Your reviews for your profile page will greatly impact who hires you.

Do your best work, and you will get some well-done reviews! After you get some clients that love you, they will rehire you over and over.

7. Learn from Your Mistakes

Learn from Your Mistakes

Finally, it would be best if you learned from your mistakes. You will make mistakes as a writer and as an entrepreneur.

The important thing is, do you learn from them? You must learn from those mistakes and implement systems to prevent them from happening again.

If you have trouble with deadlines, you need to set up a system to notify you of approaching deadlines before they get out of control.

If grammar is your big problem, you must use other checkers and third-party apps to correct the grammar. Note what you must do, and always adapt the learner’s mindset.

I use Grammarly regularly to review articles and kick my articles into shape.

It would be best to keep learning as a freelancer writer; the minute you stop learning, you will fail.

8. AI Is Taking Over

ai writing

Since writing this article, AI has taken over online in a big way. More and more people are using these tools to write content, generate content ideas, hash out topics, and much more.

This will undoubtedly put a dent in freelancers’ pockets. However, tools like Koala AI Writing, Google Gemini , and Chat GPT are cheap and easy to access.

This doesn’t mean you won’t be able to find freelance writing gigs. It means you might need to be more creative to find new clients and use AI to your advantage.

For example, why not use these AI tools to your advantage?
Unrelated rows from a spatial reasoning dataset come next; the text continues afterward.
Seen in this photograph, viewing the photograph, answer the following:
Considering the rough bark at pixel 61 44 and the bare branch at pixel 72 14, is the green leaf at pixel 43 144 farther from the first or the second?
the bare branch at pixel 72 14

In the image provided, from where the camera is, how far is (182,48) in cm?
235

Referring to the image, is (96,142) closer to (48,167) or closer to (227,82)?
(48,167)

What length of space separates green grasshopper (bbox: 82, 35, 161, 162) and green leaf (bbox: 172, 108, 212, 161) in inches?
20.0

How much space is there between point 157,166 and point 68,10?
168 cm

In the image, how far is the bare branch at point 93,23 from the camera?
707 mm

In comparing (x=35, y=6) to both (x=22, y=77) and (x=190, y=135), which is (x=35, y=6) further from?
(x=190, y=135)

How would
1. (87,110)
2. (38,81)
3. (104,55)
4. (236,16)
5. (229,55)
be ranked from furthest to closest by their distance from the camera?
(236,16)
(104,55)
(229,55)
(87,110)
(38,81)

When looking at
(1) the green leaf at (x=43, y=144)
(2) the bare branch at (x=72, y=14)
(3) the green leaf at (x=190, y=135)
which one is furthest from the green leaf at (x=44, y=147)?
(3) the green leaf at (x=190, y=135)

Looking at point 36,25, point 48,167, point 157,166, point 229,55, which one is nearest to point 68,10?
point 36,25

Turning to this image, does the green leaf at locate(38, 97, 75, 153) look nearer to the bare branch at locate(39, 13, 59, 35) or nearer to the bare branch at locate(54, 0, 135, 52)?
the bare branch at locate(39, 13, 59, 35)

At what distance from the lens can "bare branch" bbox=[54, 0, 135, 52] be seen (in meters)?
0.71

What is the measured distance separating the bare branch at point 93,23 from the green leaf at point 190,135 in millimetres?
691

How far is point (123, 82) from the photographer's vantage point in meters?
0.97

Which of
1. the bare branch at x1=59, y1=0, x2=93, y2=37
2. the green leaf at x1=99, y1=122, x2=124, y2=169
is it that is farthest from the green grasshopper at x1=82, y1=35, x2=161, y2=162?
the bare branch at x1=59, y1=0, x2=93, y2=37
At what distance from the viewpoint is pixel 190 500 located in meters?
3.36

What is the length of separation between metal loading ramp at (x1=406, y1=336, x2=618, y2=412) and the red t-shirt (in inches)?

You could use them to help you research topic ideas, create content briefs, and even write the content.

This could help you speed up your content writing process and earn more money.

Stopping Freelancers From Failing

Why do freelancers fail? As stated before, freelancers fail because of poor planning and awareness.
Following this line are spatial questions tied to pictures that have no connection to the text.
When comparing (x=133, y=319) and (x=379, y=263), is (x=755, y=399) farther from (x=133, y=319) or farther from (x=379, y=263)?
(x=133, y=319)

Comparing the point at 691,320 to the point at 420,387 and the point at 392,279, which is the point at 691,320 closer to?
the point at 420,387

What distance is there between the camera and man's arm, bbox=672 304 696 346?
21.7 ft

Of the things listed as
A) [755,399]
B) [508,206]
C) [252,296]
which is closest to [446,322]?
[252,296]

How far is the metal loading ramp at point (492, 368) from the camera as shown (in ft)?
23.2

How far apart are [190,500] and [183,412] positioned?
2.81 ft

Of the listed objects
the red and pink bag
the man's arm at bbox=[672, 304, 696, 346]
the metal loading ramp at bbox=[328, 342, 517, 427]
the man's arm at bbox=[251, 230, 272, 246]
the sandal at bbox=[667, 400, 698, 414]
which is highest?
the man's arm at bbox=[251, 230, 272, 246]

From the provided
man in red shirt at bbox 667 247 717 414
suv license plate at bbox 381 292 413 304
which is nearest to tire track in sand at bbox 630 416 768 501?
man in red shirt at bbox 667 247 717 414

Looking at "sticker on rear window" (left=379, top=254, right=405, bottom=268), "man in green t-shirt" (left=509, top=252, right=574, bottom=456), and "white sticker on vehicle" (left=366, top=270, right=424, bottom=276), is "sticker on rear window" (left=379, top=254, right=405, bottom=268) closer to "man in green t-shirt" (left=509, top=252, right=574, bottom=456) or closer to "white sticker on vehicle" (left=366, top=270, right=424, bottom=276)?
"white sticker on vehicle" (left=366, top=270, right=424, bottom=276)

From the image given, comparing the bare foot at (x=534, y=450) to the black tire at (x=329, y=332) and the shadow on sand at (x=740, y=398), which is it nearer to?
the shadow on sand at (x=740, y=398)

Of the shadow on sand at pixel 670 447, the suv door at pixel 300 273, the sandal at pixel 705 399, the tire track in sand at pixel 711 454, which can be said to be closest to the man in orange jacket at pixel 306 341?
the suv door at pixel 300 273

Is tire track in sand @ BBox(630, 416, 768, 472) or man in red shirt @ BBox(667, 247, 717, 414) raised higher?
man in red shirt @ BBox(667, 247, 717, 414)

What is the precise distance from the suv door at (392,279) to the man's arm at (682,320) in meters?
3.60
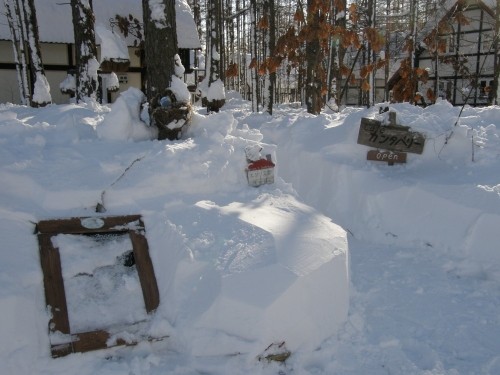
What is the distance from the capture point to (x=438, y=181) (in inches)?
208

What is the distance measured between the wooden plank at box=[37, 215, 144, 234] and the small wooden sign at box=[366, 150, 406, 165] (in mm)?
3792

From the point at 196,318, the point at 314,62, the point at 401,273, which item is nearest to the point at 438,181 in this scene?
the point at 401,273

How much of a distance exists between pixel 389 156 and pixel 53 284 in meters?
4.79

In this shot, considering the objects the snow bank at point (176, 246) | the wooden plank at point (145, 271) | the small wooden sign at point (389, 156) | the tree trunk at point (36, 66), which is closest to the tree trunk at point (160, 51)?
the snow bank at point (176, 246)

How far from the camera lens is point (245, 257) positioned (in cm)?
331

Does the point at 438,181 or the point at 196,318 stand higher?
the point at 438,181

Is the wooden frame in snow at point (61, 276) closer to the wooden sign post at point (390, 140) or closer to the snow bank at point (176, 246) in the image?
the snow bank at point (176, 246)

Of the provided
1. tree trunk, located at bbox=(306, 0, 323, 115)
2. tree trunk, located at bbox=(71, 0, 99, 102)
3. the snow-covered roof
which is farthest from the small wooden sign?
the snow-covered roof

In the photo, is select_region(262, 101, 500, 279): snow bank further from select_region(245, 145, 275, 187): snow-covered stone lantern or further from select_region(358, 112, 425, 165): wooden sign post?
select_region(245, 145, 275, 187): snow-covered stone lantern

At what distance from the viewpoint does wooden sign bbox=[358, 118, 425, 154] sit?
19.6ft

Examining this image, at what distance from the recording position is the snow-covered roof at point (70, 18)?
1516cm

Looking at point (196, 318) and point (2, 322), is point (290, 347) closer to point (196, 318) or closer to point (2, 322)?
point (196, 318)

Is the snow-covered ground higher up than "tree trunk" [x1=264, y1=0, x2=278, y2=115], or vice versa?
"tree trunk" [x1=264, y1=0, x2=278, y2=115]

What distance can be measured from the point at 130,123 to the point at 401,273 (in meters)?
3.55
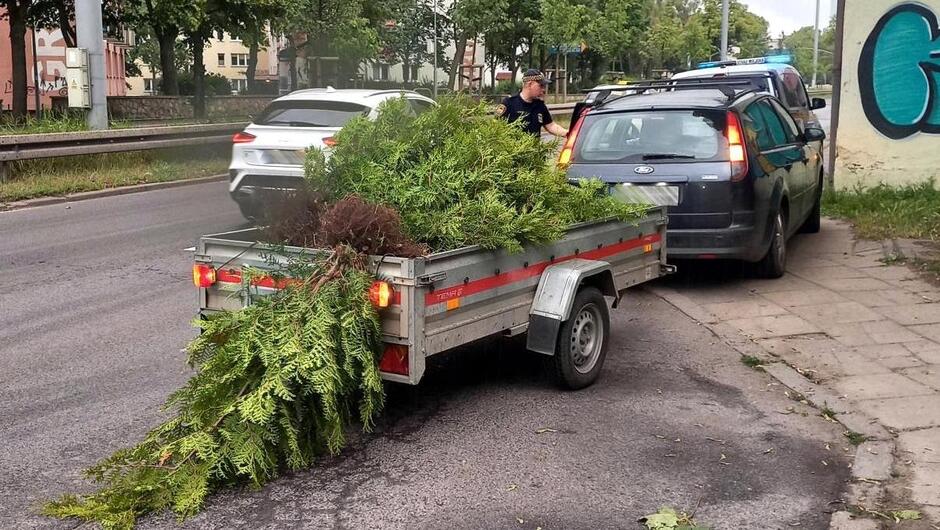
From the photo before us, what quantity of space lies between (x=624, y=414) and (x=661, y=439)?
0.42 meters

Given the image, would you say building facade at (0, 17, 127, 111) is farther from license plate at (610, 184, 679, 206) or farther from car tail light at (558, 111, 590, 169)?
license plate at (610, 184, 679, 206)

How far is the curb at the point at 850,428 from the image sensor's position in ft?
14.8

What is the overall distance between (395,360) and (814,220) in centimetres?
806

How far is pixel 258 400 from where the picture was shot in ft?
14.4

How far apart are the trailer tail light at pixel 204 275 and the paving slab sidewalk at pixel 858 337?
332cm

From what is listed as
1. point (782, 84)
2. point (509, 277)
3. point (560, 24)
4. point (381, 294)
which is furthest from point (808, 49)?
point (381, 294)

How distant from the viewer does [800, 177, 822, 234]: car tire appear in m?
11.4

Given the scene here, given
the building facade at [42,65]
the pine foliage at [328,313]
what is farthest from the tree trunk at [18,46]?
the pine foliage at [328,313]

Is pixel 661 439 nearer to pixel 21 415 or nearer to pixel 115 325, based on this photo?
pixel 21 415

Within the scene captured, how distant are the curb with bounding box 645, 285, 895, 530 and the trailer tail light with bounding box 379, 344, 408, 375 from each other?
2055 mm

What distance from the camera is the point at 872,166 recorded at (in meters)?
13.3

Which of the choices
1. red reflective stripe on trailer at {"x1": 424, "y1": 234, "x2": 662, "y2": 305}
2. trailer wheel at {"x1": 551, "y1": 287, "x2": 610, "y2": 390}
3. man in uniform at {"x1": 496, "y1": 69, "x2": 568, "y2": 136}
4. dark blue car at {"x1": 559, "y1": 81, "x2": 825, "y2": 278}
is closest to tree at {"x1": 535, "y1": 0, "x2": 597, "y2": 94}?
man in uniform at {"x1": 496, "y1": 69, "x2": 568, "y2": 136}

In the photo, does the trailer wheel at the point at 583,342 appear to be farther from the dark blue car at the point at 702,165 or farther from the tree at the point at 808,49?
the tree at the point at 808,49

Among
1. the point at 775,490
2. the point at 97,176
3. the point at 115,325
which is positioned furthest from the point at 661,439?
the point at 97,176
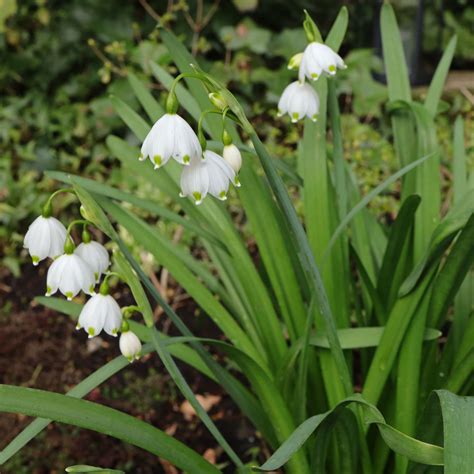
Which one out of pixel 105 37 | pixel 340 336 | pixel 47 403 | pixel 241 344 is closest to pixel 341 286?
pixel 340 336

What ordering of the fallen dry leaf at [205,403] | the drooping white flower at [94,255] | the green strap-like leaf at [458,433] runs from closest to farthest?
1. the green strap-like leaf at [458,433]
2. the drooping white flower at [94,255]
3. the fallen dry leaf at [205,403]

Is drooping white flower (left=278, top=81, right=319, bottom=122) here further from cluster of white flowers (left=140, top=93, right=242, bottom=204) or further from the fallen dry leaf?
the fallen dry leaf

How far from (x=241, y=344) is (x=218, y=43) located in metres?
2.58

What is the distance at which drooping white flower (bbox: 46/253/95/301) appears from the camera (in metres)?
1.24

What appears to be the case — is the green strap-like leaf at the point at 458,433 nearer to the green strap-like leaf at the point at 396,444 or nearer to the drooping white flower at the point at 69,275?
the green strap-like leaf at the point at 396,444

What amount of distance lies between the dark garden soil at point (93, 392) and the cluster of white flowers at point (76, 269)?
0.98 meters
You need to set up a niche and market yourself in that niche, as well as provide great work for your clients.

Always communicate with your clients and talk to them if something goes wrong.

They are typically understanding people and will work with you if you need more time or extra help.

There’s no excuse for not asking questions if you are confused about the topic or the regulations, and the client is invested in ensuring you understand the work.